Row Validation

The RowValidation transformation in ETLBox allows you to validate rows in your data flow based on customizable rules. This ensures data quality by enforcing conditions such as non-null values, numeric ranges, or custom validation logic on individual columns or entire rows. You can apply validation rules at both the row and column level, with invalid rows being routed separately from valid rows for distinct processing.

Overview

Validation in RowValidation can be done in two primary ways:

  1. Row-Level Validation: Define a predicate that evaluates whether a row is valid or not.
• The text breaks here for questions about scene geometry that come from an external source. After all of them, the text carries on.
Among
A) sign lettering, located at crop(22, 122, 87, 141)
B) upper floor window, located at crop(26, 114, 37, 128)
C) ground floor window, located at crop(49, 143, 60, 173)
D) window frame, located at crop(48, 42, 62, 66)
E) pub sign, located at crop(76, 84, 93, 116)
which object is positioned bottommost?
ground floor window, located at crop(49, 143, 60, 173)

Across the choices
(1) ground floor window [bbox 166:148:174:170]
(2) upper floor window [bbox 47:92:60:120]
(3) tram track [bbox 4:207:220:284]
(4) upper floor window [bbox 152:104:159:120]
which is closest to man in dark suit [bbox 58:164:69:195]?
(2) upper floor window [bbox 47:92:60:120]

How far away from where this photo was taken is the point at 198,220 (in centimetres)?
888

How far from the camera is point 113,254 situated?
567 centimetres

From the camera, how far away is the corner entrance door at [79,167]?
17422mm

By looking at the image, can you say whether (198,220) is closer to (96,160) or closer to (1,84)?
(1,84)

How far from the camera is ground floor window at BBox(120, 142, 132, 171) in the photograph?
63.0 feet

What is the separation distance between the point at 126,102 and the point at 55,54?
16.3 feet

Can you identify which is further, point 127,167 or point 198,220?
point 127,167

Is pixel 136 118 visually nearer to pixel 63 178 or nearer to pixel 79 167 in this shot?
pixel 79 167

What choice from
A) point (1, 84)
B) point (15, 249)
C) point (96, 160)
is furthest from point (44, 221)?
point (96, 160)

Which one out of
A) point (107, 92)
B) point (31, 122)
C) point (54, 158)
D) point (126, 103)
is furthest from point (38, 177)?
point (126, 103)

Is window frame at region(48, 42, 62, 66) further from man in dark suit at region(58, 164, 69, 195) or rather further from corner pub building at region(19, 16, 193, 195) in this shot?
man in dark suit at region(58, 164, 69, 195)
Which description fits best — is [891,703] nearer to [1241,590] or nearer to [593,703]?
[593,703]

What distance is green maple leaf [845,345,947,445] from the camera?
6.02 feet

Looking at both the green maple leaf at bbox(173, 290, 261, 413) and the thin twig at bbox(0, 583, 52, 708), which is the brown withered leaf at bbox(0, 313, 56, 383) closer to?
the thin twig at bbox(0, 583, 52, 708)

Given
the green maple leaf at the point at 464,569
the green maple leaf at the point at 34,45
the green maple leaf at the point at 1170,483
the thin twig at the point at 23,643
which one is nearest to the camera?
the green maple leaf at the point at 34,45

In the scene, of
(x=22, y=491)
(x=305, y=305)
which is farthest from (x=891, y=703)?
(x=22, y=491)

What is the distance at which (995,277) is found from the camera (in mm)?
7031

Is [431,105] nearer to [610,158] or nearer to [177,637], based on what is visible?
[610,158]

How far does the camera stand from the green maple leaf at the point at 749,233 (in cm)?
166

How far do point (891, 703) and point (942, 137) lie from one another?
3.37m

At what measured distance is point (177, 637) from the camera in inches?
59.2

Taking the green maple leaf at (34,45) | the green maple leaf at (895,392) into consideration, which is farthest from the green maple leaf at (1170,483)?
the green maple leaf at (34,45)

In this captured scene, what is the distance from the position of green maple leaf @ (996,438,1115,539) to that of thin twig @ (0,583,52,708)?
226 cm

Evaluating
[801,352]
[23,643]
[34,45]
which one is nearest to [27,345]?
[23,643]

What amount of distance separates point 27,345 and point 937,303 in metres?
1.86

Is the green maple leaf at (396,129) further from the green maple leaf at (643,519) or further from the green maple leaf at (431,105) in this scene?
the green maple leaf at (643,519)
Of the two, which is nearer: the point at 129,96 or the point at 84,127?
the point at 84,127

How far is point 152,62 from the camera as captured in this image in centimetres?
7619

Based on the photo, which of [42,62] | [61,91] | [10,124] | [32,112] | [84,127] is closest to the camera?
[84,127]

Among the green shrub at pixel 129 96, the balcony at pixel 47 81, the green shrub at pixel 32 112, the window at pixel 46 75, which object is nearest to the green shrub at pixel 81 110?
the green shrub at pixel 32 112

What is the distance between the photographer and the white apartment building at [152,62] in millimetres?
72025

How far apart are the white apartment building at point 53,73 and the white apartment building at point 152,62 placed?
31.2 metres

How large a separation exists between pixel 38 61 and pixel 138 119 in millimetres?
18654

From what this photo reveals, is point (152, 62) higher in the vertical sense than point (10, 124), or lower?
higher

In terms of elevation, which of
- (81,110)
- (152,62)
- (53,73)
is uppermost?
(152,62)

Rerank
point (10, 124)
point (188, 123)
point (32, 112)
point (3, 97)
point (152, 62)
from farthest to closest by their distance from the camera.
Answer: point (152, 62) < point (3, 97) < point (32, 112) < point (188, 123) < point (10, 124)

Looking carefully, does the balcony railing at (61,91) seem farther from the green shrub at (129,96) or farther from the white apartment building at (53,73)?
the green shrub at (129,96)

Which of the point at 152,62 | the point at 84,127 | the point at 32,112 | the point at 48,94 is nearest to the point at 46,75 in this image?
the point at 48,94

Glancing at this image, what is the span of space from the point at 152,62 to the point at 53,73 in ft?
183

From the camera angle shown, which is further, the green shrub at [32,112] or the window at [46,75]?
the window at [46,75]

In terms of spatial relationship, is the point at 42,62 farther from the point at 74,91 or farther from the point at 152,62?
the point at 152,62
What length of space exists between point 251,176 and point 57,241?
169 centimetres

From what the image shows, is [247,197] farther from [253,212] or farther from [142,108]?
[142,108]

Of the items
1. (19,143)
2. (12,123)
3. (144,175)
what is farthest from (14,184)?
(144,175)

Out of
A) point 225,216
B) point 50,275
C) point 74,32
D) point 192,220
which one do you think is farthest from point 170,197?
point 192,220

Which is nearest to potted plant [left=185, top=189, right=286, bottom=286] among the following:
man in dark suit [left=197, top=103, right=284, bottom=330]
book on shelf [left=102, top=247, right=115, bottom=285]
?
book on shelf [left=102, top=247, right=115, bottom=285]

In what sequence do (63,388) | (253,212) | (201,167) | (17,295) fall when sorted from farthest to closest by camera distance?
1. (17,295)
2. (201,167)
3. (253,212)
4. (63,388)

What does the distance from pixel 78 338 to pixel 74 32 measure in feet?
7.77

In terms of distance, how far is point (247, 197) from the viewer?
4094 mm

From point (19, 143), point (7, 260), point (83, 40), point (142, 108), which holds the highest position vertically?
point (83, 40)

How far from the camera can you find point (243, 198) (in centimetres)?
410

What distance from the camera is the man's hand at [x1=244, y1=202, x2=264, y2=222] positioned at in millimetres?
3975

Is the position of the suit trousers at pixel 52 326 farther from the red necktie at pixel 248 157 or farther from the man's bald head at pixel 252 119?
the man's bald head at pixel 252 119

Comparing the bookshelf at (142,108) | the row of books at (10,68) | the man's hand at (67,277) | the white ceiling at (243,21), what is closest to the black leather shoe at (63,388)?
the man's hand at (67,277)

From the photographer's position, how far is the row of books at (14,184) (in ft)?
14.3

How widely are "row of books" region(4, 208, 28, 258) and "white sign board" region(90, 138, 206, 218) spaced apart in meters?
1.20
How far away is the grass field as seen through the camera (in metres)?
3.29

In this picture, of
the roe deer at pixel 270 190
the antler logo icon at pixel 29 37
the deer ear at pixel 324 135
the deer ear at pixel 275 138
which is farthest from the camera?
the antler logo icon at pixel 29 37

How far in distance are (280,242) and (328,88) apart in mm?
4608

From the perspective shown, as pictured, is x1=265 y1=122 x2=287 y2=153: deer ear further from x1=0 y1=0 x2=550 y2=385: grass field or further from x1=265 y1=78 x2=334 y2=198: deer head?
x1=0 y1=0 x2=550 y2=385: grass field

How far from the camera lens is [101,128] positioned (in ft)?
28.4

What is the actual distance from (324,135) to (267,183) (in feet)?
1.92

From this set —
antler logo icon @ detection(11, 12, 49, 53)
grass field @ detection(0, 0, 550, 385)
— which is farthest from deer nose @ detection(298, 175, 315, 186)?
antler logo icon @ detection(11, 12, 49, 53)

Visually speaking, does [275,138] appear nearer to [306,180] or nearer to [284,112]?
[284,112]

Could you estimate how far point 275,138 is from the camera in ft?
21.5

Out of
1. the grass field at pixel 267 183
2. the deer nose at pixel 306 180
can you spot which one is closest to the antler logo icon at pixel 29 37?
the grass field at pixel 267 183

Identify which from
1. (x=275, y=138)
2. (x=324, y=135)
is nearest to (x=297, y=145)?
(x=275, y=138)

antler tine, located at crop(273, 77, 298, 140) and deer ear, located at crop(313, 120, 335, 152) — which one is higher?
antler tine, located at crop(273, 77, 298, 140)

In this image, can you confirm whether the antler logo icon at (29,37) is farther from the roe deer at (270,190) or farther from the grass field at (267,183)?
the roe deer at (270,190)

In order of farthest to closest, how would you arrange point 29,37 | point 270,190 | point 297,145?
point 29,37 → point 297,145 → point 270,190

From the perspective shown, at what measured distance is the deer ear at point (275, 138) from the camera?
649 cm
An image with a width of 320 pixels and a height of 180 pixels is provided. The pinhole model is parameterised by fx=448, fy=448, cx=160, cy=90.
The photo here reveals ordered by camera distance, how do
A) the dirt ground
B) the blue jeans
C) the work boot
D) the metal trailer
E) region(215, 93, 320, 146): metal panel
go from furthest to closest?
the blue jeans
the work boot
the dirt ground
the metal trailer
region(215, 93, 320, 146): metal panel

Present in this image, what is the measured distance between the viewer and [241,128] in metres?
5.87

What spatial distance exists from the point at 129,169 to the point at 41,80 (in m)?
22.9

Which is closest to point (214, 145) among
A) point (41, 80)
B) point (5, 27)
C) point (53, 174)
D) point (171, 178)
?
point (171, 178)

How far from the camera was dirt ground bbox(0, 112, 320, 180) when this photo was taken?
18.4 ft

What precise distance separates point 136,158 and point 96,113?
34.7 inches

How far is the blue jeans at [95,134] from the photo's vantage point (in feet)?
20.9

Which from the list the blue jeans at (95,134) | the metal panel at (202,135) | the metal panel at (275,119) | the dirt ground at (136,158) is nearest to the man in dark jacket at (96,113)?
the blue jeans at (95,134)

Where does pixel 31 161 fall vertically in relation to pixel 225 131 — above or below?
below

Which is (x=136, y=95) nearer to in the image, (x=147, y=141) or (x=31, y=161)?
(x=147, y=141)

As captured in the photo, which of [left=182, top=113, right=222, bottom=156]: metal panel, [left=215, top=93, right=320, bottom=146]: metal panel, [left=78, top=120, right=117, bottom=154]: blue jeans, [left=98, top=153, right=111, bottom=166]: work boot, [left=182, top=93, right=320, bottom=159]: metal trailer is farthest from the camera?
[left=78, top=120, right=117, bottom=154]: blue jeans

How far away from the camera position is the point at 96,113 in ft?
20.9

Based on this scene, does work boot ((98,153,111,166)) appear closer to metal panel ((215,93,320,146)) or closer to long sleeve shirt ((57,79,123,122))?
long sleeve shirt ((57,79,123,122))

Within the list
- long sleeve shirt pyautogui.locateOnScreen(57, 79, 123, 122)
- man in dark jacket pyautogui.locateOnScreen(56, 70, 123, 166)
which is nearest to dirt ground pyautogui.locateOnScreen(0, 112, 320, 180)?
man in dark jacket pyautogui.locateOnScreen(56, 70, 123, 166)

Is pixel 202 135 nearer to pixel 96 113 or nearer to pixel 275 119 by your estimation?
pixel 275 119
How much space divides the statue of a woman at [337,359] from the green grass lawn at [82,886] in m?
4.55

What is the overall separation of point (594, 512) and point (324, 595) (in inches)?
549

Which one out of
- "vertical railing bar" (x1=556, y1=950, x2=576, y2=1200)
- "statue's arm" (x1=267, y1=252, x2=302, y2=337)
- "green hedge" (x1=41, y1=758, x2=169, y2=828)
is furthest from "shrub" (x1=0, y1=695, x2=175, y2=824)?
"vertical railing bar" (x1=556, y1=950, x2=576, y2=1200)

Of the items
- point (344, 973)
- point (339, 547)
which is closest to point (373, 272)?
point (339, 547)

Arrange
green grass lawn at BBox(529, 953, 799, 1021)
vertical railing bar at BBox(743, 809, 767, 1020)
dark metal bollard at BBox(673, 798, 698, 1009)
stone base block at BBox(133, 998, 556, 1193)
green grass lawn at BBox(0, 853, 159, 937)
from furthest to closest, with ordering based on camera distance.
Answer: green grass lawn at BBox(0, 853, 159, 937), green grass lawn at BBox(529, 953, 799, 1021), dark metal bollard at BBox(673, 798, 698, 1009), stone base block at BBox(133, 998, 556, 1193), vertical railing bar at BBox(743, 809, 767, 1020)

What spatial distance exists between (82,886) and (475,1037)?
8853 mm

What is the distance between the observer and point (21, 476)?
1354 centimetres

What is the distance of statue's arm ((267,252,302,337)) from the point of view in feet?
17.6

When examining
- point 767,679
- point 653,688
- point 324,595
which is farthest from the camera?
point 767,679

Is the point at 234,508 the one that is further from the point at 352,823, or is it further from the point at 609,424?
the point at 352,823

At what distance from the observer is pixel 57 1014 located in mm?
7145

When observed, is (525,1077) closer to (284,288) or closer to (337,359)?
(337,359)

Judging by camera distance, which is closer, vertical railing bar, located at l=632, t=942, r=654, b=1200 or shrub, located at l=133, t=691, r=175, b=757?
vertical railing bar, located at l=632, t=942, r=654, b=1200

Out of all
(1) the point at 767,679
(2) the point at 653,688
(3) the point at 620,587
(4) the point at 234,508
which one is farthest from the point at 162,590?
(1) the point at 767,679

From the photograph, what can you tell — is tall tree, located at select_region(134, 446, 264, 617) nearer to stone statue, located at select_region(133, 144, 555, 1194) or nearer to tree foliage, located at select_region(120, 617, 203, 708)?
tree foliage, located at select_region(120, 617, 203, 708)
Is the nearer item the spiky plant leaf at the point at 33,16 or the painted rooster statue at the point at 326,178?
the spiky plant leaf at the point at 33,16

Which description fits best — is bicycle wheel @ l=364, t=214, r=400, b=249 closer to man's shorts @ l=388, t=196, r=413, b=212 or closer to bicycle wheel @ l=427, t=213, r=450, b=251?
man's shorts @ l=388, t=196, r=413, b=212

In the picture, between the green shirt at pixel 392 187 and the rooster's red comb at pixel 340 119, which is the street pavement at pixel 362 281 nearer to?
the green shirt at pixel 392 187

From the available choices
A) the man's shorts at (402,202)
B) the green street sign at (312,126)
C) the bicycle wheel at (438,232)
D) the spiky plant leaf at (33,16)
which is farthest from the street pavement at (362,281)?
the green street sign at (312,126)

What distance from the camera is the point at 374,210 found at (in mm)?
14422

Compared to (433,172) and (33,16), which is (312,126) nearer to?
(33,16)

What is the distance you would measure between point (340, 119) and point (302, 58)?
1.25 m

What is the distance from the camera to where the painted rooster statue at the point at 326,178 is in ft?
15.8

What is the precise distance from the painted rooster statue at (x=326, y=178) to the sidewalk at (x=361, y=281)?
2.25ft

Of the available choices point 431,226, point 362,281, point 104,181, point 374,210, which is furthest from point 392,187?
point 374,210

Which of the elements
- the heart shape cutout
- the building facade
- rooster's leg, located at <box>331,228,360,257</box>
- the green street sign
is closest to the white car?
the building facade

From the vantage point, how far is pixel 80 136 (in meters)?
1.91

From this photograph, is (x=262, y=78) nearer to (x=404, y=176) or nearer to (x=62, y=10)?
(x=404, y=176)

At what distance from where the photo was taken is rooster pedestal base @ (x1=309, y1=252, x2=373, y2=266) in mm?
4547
  2. Column-Level Validation: Apply validation rules on individual columns using the ValidateColumns property.

    Built-in validation methods include: IsNotNull, IsNull, IsEmpty, IsNotEmpty, IsNumeric, IsPositive, IsNegative, IsZero, IsNotZero, IsEquals, IsNumberBetween, IsDate, IsDateBetween, IsInList, IsNotInList, IsInListIgnoreCase, IsNotInListIgnoreCase, IsBool, and Custom.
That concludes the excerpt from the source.